Bir zamanların lokomotif sektörü ayakta durmaya çalışıyor

Ege Hazırgiyim İhracatçıları Birliği Yönetim Kurulu Üyesi Şahika Aşkıner, bir zamanların konfeksiyon sektörünün rekabet avantajını kaybettiği...

Ege Hazırgiyim İhracatçıları Birliği Yönetim Kurulu Üyesi Şahika Aşkıner, bir zamanların konfeksiyon sektörünün rekabet avantajını kaybettiği için dip yapmaya başladığını, düşüşe geçtiğini söyledi. Aşkıner, “Her gün bir firma kapanıyor” dedi.

İhracatçılar Birliği’nin yanı sıra Türkiye İhracatçılar Meclisi’nde de sektörel konsey üyesi olduğunu hatırlatan Aşkıner, “Sektörel organizasyonların içindeyim.
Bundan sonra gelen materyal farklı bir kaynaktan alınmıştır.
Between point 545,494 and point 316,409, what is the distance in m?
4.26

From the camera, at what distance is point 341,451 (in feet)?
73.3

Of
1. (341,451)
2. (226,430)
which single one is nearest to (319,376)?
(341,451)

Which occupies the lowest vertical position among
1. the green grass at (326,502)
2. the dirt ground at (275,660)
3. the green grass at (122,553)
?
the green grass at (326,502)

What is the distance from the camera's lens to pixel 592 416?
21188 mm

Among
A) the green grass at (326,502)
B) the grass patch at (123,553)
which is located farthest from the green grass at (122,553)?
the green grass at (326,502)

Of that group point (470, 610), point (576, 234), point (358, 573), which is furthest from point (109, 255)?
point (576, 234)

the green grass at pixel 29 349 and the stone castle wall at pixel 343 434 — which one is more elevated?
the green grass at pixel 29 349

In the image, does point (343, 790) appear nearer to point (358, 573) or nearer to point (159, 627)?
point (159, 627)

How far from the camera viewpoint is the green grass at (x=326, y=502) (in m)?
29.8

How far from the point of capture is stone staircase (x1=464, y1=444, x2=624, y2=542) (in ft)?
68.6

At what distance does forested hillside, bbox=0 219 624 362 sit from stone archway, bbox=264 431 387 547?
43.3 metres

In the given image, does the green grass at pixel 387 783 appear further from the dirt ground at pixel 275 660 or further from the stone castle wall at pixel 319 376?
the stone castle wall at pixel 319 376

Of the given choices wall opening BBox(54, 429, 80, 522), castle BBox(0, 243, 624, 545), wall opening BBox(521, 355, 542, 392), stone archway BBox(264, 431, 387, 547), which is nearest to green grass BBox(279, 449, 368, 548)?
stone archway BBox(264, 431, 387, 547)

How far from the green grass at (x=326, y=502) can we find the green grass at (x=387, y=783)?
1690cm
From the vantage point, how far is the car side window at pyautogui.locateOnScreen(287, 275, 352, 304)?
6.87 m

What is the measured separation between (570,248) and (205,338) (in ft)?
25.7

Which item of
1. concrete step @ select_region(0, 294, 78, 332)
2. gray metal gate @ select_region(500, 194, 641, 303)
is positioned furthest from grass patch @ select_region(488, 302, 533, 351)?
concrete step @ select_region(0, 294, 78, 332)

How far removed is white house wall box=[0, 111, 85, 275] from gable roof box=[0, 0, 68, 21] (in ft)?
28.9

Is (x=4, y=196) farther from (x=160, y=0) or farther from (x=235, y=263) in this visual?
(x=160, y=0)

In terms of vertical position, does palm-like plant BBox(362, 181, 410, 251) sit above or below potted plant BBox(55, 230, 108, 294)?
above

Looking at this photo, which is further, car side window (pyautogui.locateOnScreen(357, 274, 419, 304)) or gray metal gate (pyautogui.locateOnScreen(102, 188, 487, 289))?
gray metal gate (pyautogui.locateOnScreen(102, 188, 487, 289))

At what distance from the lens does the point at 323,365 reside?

Yakından takip ediyorum. Kurlar en büyük sıkıntımız. Kurlar baskılanıyor. Enflasyon nedeniyle maliyetler yüksek. Birbirini dengelemiyor. Bangladeş, Vietnam, Hindistan, Mısır, Çin en büyük rakiplerimiz. Bangladeş’te asgari ücret 80 dolar, Hindistan’da 200, Türkiye’de  600 dolar. Geçen yıl 350 dolardı. Kurun baskılanması ile işçilik maliyetleri yükseldi. Bu sadece işçilik maliyetleri. Bir de kumaş, işletme maliyetleri var. Euro şu anda 35 lira. En az 50 lira olması lazım. 70 olması lazım ama vazgeçtik bundan. 50 olursa, işçilikte 350 dolar maliyetlere geri dönebiliriz. EİB’de bir panel yapıldı. ODTÜ’den bir hoca katıldı. Doların olması gereken rakam 80 lira dedi. Bu bir realite. Böyle giderse piyasada hiçbir ihracatçı kalmayacak. Özellikle emek yoğun sektörlerde büyük sıkıntı olacak. Şu anda herkes öz sermaye  ile çıkış yolu bulmaya çalışıyor. Böyle gitmesi mümkün değil. Bu durum ekonominin koşullara aykırı. Sonsuza kadar gitmez” diye konuştu.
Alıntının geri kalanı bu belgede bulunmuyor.